Triply‐twinned metamaterials: unraveling the mechanics and failure pathways through high‐resolution XCT

We designed and engineered a novel class of triply-twinned Body-Centred Cubic (BCCT) lattices that achieved up to three-fold improvements in mechanical performance over conventional BCC lattice architecture. Inefficient strut deformation and defect-sensitive failure limit the performance and reliability of architected metamaterials. Triply-twinned meta-crystal architectures transform the dominant strut-scale deformation from bending to stretching in both polymeric (Rigid 4K) and metallic (Ti-6Al-4V) Additively Manufactured (AM) BCCT lattices, significantly enhancing their stiffness (+380%) and strength (+279%).
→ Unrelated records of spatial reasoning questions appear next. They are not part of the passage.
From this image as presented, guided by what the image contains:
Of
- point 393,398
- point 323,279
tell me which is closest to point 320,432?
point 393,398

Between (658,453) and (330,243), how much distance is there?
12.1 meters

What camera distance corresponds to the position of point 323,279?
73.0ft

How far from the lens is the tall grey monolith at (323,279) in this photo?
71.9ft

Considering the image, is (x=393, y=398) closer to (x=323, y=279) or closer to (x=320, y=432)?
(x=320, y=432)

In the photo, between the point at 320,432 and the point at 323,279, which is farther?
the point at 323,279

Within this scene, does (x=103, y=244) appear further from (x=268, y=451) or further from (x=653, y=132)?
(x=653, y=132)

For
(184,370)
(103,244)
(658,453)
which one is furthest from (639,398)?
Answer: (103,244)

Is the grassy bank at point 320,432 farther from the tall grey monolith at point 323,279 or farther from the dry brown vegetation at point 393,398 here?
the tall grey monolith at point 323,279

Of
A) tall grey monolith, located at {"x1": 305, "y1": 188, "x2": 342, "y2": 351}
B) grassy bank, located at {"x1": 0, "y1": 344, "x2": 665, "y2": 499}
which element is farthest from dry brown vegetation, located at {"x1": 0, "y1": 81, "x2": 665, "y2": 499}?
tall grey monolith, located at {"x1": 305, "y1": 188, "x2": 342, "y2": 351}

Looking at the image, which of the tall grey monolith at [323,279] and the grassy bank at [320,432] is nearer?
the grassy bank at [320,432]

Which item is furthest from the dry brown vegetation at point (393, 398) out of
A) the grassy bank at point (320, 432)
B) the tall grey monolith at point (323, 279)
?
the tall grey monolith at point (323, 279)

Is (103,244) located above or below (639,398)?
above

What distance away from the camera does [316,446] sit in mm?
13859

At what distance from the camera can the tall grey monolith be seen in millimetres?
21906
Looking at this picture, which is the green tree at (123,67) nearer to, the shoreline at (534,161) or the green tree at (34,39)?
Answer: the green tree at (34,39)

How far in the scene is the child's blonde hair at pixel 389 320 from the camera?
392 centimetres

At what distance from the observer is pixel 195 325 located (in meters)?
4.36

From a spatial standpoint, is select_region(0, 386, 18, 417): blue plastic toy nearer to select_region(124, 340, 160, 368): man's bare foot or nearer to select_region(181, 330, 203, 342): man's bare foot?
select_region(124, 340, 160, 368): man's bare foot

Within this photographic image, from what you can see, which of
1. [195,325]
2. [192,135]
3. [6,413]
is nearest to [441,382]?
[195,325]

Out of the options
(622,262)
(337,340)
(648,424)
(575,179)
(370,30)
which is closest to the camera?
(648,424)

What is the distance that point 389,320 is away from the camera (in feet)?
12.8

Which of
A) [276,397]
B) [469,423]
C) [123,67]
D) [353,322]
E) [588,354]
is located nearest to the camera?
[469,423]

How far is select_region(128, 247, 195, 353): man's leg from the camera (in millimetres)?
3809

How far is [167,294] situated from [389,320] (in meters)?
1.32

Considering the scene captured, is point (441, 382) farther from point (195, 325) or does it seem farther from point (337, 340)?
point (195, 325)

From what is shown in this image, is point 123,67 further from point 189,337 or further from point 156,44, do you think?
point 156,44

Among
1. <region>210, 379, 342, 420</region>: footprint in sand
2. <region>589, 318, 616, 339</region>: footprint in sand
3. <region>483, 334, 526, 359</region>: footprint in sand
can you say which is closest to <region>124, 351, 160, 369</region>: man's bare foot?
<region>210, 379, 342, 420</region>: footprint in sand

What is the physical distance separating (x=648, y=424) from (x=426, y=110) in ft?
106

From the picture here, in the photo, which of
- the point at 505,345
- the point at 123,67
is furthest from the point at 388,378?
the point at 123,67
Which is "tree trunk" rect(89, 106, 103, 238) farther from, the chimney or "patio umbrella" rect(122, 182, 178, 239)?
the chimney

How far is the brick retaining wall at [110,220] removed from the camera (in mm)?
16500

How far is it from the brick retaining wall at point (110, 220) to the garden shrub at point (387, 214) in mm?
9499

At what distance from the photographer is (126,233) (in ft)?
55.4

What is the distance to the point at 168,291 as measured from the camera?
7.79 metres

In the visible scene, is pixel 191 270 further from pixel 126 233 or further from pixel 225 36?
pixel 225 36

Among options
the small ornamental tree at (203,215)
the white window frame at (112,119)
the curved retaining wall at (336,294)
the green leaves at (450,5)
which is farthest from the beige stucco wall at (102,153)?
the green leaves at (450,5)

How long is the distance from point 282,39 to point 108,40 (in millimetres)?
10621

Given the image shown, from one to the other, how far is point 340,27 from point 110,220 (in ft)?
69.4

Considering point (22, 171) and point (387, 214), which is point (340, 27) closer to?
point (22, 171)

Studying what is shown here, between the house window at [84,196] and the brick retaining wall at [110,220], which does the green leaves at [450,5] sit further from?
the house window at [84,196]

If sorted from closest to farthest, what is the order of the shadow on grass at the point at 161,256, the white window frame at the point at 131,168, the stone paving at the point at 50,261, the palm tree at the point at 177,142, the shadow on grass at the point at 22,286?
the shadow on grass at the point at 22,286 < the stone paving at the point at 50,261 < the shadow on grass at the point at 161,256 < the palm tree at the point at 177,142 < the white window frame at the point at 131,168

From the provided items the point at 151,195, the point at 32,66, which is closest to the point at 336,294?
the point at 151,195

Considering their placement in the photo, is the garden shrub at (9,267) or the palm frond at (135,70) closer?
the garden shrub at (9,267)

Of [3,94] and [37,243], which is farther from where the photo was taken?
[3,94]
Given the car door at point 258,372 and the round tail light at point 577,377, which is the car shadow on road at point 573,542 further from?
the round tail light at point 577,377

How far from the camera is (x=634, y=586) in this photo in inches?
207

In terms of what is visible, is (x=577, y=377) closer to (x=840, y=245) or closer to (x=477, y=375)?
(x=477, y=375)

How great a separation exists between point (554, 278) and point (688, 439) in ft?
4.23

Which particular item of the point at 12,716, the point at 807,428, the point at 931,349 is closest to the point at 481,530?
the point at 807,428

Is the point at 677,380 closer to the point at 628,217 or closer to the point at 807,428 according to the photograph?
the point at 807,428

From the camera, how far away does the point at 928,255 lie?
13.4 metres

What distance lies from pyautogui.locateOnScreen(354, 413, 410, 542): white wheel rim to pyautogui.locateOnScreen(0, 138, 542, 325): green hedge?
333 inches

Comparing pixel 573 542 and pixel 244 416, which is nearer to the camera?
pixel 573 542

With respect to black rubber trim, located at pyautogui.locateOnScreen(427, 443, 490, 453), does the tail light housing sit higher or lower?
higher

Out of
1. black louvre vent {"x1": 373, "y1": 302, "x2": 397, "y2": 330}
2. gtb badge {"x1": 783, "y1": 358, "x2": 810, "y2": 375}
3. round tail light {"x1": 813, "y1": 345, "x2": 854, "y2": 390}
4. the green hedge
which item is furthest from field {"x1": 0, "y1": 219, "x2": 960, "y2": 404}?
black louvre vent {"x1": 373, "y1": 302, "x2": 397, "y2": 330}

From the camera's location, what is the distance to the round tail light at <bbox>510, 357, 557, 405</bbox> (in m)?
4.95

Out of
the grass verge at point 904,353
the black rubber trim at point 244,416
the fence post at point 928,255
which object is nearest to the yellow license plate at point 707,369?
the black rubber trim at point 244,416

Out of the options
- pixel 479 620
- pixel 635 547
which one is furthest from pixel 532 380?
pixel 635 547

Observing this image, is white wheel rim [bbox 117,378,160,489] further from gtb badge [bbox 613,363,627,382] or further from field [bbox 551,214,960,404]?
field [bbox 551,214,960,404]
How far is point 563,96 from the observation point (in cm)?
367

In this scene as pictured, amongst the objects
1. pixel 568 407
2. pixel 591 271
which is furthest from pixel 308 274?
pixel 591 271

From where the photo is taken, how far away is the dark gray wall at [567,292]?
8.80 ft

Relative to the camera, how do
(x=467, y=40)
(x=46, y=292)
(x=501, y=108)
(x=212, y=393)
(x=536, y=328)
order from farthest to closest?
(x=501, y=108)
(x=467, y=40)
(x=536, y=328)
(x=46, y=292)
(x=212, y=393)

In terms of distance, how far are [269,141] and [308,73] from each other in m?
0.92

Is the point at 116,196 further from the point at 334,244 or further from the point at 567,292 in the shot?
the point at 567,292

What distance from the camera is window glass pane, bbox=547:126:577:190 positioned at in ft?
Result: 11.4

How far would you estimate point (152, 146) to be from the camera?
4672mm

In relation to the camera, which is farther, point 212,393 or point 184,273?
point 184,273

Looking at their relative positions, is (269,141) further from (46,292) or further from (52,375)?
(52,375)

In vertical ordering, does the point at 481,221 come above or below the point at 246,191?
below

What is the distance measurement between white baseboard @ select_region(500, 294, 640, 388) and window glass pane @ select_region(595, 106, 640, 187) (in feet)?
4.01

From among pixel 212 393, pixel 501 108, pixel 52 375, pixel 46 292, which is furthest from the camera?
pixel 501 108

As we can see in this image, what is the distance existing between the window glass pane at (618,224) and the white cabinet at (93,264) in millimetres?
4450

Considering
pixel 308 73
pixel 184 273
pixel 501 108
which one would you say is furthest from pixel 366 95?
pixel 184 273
Using high-resolution synchrotron X-ray computed tomography, image-based finite element models, scanning electron microscopy, and pyrometry, we correlate fracture mechanisms to the architecture design and as-built defects in these AM lattices. We further reduce defect-driven fracture by 50% without altering the global failure mode by adjusting the build orientation of the lattices. This integrated, multi-scale approach links fundamental deformation mechanics to manufacturability, providing a broadly applicable design strategy for next-generation architected metamaterials with exceptional performance and reliability.